- _Aim_
Write these lines as a JSON list of strings, one string for each line, with blank lines left out.

* * *

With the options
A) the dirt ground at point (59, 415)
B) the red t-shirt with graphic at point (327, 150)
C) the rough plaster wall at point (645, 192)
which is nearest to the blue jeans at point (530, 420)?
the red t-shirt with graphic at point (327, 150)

* * *

- _Result of this task_
[
  "With the options",
  "A) the dirt ground at point (59, 415)",
  "B) the red t-shirt with graphic at point (327, 150)",
  "C) the rough plaster wall at point (645, 192)",
  "which is nearest to the blue jeans at point (530, 420)?",
  "the red t-shirt with graphic at point (327, 150)"
]